A series of records

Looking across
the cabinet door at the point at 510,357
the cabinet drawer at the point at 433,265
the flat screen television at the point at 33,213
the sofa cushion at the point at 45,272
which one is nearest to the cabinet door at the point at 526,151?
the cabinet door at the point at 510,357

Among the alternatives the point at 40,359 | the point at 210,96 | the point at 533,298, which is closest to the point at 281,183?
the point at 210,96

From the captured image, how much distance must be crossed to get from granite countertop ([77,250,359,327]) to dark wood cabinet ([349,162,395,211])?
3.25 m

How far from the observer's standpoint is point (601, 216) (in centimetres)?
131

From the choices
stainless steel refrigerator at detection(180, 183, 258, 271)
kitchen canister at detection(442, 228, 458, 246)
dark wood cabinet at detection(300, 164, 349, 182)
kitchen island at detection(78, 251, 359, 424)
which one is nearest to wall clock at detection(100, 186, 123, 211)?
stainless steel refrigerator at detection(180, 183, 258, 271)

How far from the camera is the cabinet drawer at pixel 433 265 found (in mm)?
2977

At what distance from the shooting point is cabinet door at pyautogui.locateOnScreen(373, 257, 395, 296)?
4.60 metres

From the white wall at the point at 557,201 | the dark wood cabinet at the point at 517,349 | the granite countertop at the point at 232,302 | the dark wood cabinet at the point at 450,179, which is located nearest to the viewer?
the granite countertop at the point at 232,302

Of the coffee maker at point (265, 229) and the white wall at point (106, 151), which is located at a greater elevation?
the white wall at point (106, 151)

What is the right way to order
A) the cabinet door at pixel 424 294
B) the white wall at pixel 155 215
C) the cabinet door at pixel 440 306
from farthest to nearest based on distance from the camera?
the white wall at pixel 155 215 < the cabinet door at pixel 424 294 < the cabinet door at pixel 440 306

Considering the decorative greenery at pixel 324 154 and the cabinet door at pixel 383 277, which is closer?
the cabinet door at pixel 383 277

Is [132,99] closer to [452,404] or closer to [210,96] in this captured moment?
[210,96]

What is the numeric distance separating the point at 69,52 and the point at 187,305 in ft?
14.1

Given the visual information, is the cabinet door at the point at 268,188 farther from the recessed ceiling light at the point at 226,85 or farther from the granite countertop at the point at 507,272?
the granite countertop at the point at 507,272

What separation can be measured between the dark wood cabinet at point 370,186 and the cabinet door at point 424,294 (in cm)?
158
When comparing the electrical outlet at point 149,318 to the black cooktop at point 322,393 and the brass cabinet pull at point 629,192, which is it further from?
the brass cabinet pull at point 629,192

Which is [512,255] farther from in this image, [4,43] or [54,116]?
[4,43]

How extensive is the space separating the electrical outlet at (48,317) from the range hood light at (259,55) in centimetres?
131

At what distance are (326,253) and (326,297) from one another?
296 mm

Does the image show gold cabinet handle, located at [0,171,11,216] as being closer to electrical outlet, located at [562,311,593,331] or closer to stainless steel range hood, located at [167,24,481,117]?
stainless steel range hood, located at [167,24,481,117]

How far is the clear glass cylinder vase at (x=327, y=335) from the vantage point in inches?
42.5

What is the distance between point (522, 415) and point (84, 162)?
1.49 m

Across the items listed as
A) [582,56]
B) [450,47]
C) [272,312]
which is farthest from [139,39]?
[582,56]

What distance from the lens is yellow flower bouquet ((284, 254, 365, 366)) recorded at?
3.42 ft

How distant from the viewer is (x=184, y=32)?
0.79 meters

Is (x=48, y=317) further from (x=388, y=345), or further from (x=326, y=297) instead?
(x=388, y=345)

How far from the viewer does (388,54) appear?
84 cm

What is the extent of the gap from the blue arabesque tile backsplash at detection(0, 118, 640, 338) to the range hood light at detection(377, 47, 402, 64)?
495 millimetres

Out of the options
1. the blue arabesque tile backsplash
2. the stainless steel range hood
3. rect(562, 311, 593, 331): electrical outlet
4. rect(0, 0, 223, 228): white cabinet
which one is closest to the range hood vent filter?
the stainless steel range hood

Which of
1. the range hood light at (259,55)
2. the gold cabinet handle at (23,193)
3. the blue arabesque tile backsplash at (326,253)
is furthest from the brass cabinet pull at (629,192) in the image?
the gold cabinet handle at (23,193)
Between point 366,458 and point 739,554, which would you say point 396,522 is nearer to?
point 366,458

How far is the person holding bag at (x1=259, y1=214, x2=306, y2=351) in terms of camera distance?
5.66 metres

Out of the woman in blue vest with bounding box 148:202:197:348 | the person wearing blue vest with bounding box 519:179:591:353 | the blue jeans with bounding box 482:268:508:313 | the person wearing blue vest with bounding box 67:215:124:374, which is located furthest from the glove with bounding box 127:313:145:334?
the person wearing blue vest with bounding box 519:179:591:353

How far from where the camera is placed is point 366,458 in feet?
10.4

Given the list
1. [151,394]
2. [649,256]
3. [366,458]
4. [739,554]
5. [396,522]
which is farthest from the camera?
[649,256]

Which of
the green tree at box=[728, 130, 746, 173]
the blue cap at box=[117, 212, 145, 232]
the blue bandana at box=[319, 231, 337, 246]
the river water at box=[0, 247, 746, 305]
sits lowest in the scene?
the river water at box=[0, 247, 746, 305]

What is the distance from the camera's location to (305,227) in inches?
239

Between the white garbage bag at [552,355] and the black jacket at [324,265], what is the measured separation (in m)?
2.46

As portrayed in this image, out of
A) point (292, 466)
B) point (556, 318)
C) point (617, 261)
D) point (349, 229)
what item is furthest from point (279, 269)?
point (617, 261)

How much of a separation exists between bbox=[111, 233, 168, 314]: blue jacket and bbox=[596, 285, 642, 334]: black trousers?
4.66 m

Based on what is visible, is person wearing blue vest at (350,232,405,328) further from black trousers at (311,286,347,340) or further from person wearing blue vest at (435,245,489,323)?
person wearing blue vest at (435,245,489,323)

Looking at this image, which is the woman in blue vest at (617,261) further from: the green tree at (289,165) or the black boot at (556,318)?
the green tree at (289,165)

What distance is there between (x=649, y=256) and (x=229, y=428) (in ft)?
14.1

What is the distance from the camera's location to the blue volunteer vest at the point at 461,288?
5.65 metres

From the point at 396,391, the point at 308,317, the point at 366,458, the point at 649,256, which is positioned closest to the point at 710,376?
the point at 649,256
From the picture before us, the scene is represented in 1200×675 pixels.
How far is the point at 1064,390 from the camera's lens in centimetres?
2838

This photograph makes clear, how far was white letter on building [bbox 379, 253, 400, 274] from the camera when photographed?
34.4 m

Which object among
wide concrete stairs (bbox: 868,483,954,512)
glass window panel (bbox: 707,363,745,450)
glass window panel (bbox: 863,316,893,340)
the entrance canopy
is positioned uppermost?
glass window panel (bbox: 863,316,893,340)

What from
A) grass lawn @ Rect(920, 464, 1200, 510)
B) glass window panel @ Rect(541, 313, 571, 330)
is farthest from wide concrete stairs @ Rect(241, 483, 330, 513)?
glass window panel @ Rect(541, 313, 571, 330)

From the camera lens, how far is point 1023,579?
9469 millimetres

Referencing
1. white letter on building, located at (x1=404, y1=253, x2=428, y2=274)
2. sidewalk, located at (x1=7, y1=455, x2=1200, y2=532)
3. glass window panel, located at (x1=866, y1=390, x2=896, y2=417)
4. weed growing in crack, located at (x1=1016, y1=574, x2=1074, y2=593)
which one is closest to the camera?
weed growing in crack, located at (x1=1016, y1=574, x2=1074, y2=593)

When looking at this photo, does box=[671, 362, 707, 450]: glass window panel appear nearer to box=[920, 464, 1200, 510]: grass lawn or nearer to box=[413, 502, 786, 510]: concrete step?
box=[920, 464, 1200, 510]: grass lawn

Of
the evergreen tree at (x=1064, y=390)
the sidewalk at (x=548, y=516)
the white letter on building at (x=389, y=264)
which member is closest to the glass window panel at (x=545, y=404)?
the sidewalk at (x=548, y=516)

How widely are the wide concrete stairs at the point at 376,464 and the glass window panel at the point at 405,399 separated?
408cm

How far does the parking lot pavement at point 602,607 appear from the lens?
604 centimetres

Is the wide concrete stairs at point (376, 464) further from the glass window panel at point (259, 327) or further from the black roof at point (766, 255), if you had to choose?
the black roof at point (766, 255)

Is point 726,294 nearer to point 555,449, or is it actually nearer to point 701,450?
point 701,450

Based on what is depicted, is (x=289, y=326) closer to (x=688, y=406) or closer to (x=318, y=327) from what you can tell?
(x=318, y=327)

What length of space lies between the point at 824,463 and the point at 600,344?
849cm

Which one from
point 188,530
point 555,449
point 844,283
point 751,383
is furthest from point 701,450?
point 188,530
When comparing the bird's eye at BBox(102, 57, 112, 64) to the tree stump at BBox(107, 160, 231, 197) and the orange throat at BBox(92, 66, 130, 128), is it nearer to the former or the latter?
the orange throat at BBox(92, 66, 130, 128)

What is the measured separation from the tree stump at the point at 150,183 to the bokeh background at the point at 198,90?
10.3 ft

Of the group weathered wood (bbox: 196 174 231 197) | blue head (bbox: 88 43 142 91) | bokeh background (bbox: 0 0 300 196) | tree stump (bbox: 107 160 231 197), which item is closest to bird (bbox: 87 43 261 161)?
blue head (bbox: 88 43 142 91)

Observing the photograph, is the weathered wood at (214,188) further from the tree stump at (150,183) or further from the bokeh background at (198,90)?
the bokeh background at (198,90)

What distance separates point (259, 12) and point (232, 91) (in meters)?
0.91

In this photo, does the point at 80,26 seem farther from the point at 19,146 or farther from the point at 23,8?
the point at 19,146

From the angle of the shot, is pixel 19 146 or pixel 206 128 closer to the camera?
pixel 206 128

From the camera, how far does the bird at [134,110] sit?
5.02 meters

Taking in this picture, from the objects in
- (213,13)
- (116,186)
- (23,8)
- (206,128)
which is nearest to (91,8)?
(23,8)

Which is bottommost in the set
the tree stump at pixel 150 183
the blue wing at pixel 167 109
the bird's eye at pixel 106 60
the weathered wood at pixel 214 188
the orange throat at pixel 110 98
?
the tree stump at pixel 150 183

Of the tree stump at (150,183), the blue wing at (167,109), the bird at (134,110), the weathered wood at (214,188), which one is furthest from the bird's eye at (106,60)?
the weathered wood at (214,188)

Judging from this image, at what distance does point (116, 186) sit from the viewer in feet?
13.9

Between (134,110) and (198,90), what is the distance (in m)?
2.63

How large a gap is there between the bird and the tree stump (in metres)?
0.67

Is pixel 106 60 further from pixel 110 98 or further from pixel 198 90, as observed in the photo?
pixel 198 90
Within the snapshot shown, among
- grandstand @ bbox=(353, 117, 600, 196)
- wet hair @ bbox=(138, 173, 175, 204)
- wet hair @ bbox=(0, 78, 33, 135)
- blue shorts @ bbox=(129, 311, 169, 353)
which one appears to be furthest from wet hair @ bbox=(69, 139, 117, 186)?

Exercise requirements:
Repeat the material from the line containing "Judging from this" through the end of the material, substituting "blue swim trunks" for "blue shorts" and leaving everything else as it is.

Exercise answer:
Judging from this image, at what distance does point (116, 186) sit from the viewer in feet?
13.9

Between (134,110) and (198,90), what is the distance (in m)?
2.63

How large a gap is there between the bird and the tree stump (in metres)?
0.67

Is pixel 106 60 further from pixel 110 98 or further from pixel 198 90, as observed in the photo?
pixel 198 90
Within the snapshot shown, among
- grandstand @ bbox=(353, 117, 600, 196)
- wet hair @ bbox=(138, 173, 175, 204)
- wet hair @ bbox=(0, 78, 33, 135)
- blue swim trunks @ bbox=(129, 311, 169, 353)
which one appears to be furthest from wet hair @ bbox=(69, 139, 117, 186)?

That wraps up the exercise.